All three ride on JSON-RPC 2.0, which is the part people skim past but which actually matters: JSON-RPC gives you request/response correlation via id, a distinction between notifications (no response expected) and requests (response required), and a standard error shape. MCP needs all of that because a single session involves dozens of back-and-forth messages, not one request-response pair.

The handshake nobody talks about

Before any tool is called, client and server perform capability negotiation. This is the part that's easy to skip when you're just wiring up a demo, and the part that breaks production integrations when you don't.

// Client → Server
{
  "jsonrpc": "2.0",
  "id": 1,
  "method": "initialize",
  "params": {
    "protocolVersion": "2025-06-18",
    "capabilities": { "roots": { "listChanged": true }, "sampling": {} },
    "clientInfo": { "name": "claude-code", "version": "2.1.0" }
  }
}
// Server → Client
{
  "jsonrpc": "2.0",
  "id": 1,
  "result": {
    "protocolVersion": "2025-06-18",
    "capabilities": { "tools": { "listChanged": true }, "resources": {} },
    "serverInfo": { "name": "utilix-mcp", "version": "1.4.0" }
  }
}

Two things happen here that determine everything downstream. First, protocol version negotiation — if the client speaks a newer spec than the server, they fall back to the highest version both understand, or the connection fails cleanly instead of sending malformed requests. Second, capability advertisement — the server tells the client which of the optional protocol features it actually implements (does it support notifying the client when its tool list changes? does it want to receive "roots" telling it which directories are in scope?).

Only after this exchange does the client send tools/list to enumerate what's callable. This two-step process — negotiate, then discover — is why MCP servers can evolve their capabilities over time without breaking older clients, and why a well-implemented client should never hard-code assumptions about what a server exposes.

Where the token budget actually goes

Here's the part that matters if you're an engineer building or consuming MCP servers rather than just following a tutorial: every tool you expose costs context window on every single turn, whether the model uses it or not.

When a client connects to N servers, it typically calls tools/list on each, concatenates the results, and injects the full set of tool definitions — name, description, JSON Schema for parameters — into the system context before the model generates a single token. A server with 40 tools, each with a verbose multi-paragraph description "for the model's benefit," can burn 15-20K tokens before the conversation starts. That's not a hypothetical; it's the single most common complaint from teams that connect many MCP servers to one agent and then wonder why quality drops.

This produces a genuine design tension:

Design choiceBenefitCost
Many narrow tools (e.g. get_user, list_orders, refund_order)Clear intent, easy for the model to pick correctlyLarge tool list, high fixed context cost per turn
Few broad tools (e.g. one crm_query tool with a mode parameter)Small context footprintModel must learn an internal mini-DSL, more room for malformed calls
Rich per-tool descriptions with examplesFewer wrong-tool selections, less retry overheadDirectly multiplies token cost by tool count
Terse descriptions, rely on namingCheapAmbiguous tools get picked incorrectly or ignored
Dynamic tool lists (listChanged notifications, scoped by context)Only relevant tools loaded per sessionRequires server-side session state and client support

There's no universally correct point on this table — it depends on how many servers a given agent connects to simultaneously. A single-purpose coding agent with one filesystem server can afford verbose tool descriptions. A general-purpose assistant connected to fifteen MCP servers (which is increasingly normal in 2026 agent stacks) cannot, and needs either aggressive tool curation or servers that support scoped/dynamic tool exposure.

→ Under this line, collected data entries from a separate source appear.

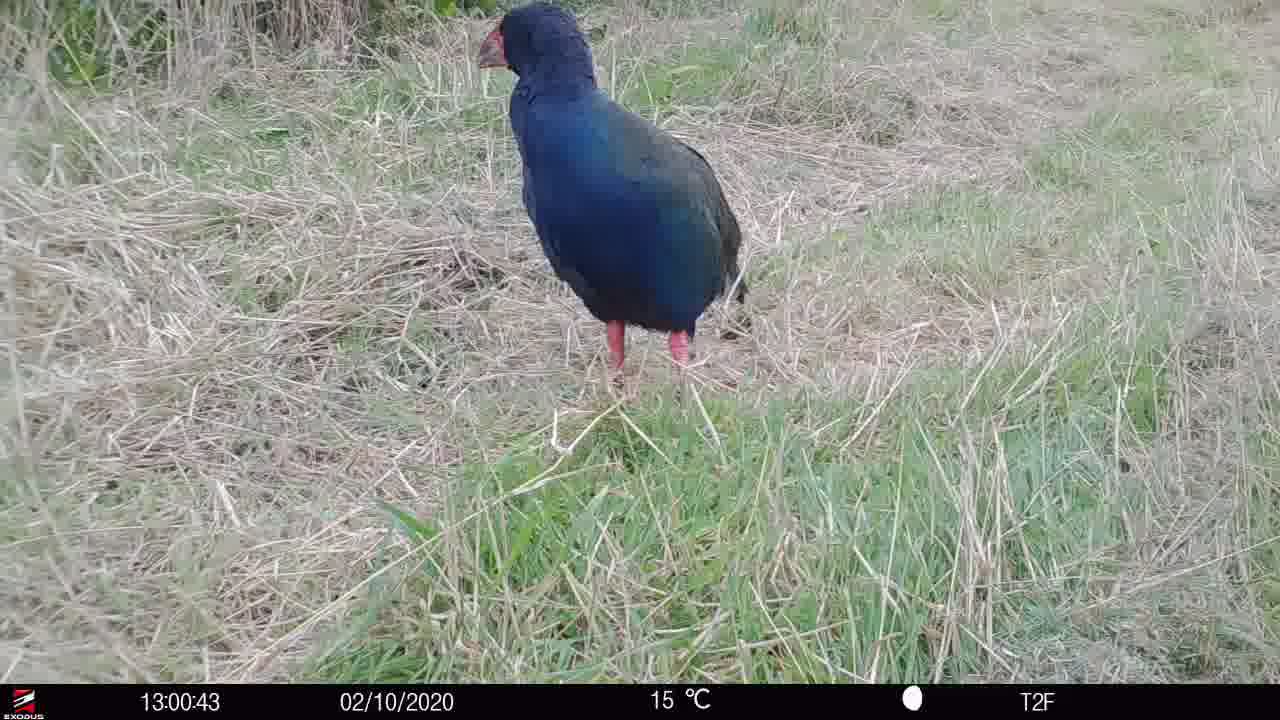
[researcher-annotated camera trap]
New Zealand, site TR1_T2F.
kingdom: Animalia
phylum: Chordata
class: Aves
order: Gruiformes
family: Rallidae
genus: Porphyrio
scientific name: Porphyrio mantelli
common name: takahe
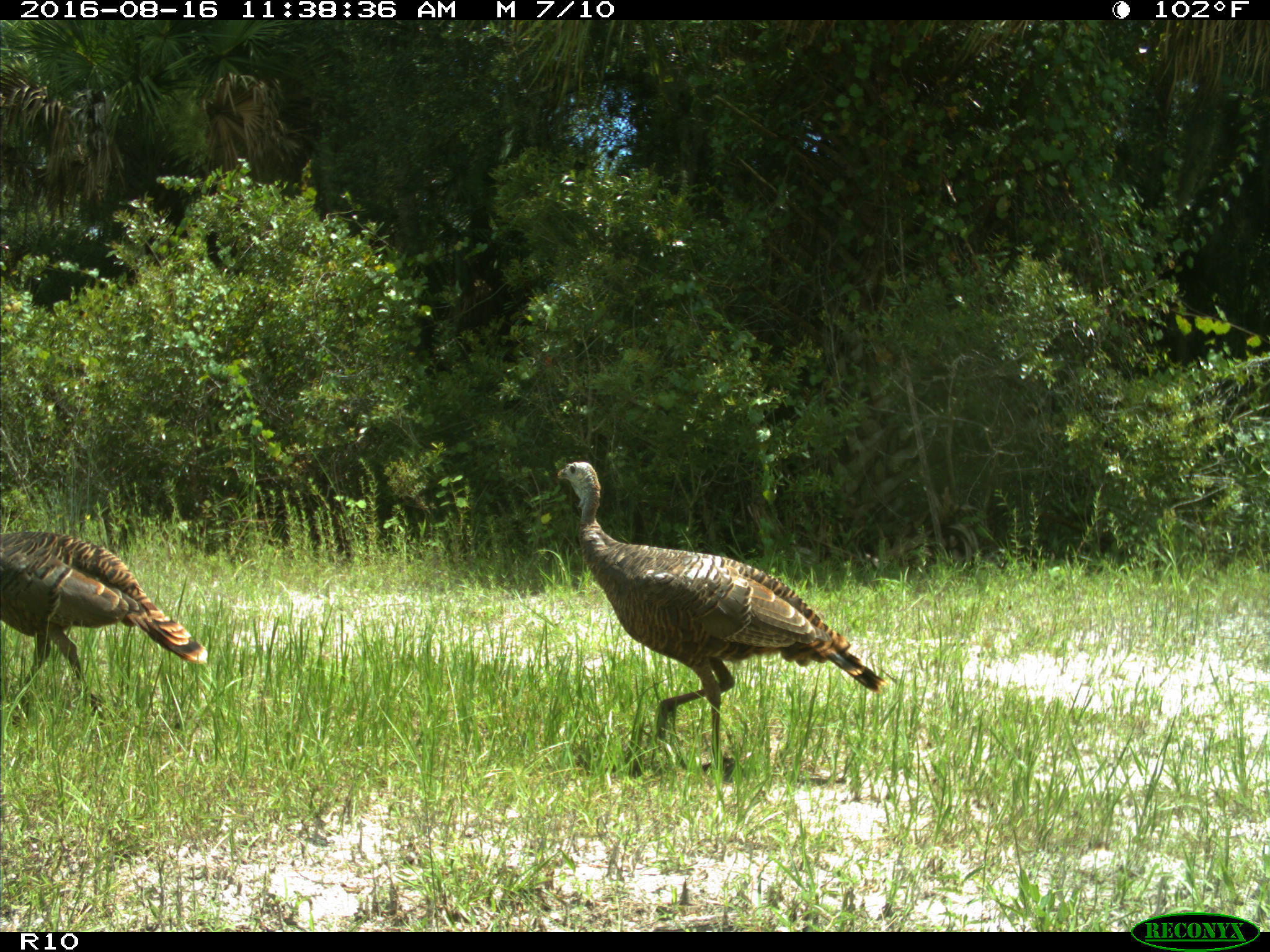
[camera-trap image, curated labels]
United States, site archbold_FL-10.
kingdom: Animalia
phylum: Chordata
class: Aves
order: Galliformes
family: Phasianidae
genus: Meleagris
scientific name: Meleagris gallopavo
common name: wild turkey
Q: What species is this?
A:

The practical implication: when you write an MCP server, the tool description isn't documentation, it's a prompt. Every word is competing for the same attention budget as the user's actual request.

Anatomy of a tool call

Once negotiation and discovery are done, the actual call is almost anticlimactic — which is the point. Complexity should live in the handshake and schema, not in the hot path.

// Client → Server
{
  "jsonrpc": "2.0",
  "id": 42,
  "method": "tools/call",
  "params": {
    "name": "check_ssl_certificate",
    "arguments": { "hostname": "example.com" }
  }
}
// Server → Client
{
  "jsonrpc": "2.0",
  "id": 42,
  "result": {
    "content": [
      { "type": "text", "text": "Certificate valid until 2026-11-02, issued by Let's Encrypt, SAN matches." }
    ],
    "isError": false
  }
}

Note that isError lives inside a successful JSON-RPC response, not as a transport-level failure. This is deliberate: a tool that fails in an expected way (invalid hostname, upstream timeout) is a normal outcome the model should see and reason about, not an exception that crashes the session. Reserve actual JSON-RPC errors for protocol-level problems — unknown method, malformed params, server crashed — and use isError: true with a descriptive text content block for domain failures. Servers that conflate these two failure modes produce agents that either retry forever on unrecoverable errors or give up on transient ones.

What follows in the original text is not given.